Pottawattamie County Jail


The Pottawattamie County Jail, also known as 'Squirrel Cage Jail' in Council Bluffs, Iowa, United States was built in 1885 and it was listed on the National Register of Historic Places in 1972. The building is a Squirrel Cage Jail, also known as a Rotary Jail.

History

Construction of the jail was simultaneous with that of the county's new courthouse, which was finished in 1888. It was designed by William H. Brown and Benjamin F. Haugh of Indianapolis, Indiana at a cost of $30,000.
The building was one of 18 such jails that were built in the United States and the only one that was three stories tall. Also known as 'Squirrel Cage Jail', it was one of a hand-full of rotary jails built in the Midwestern America in the mid-19th century. The building was designed for maximum security with minimal contact between the prisoners and the jailers. The front part of the jail had offices for the jailer, a kitchen, trustee cells, and quarters for women. The rest of the building is made up of pie-shaped cells that revolved inside of a cage.
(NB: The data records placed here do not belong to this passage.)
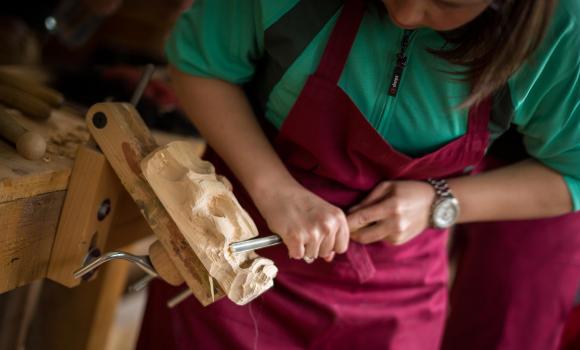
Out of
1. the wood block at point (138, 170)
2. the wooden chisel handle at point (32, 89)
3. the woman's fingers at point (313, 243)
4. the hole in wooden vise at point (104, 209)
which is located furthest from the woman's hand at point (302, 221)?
the wooden chisel handle at point (32, 89)

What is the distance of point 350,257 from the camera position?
84 centimetres

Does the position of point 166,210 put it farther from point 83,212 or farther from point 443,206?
point 443,206

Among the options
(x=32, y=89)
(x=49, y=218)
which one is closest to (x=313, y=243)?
(x=49, y=218)

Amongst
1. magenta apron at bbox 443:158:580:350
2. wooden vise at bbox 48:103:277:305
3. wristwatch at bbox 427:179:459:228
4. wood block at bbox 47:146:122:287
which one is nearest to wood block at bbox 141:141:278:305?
wooden vise at bbox 48:103:277:305

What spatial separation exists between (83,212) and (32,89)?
0.90ft

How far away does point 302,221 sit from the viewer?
70 cm

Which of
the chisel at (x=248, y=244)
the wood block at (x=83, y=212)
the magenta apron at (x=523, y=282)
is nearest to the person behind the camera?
the chisel at (x=248, y=244)

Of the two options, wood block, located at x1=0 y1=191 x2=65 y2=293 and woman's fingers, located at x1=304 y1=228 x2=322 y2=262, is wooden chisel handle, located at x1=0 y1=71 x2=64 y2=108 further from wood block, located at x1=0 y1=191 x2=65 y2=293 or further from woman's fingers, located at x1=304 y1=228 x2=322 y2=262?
woman's fingers, located at x1=304 y1=228 x2=322 y2=262

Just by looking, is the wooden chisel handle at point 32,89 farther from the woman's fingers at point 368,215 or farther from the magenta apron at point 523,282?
the magenta apron at point 523,282

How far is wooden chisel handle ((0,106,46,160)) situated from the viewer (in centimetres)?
72

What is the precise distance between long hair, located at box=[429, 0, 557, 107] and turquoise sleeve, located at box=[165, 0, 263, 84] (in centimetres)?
23

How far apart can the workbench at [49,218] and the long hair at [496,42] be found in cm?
49

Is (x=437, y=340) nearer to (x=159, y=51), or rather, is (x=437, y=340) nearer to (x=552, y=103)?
(x=552, y=103)

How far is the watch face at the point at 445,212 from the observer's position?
828 mm
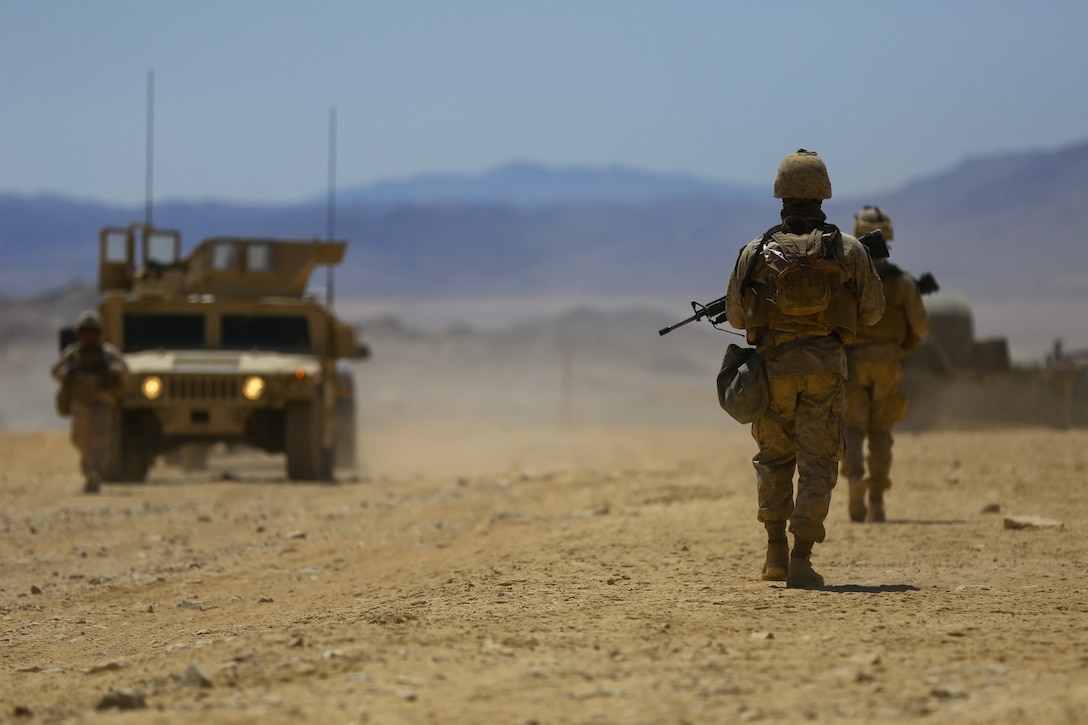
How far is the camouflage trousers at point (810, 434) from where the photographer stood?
23.5 feet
These dangerous cells also rotated inside a cylindrical cage with only one opening, which resulted in the loss of many prisoner's limbs.
The building was used as a jail until its closure in 1969. In 1971, the Council Bluffs Park Board acquired the building, and in 1977, the county historical society took ownership of the building and maintains it as a museum.

In popular culture

Television

The Pottawattamie County Jail was featured as a haunted location in a special episode of Ghost Adventures in 2019 titled, "Serial Killer Spirits: Axe-Killer Jail" which aired on the Travel Channel.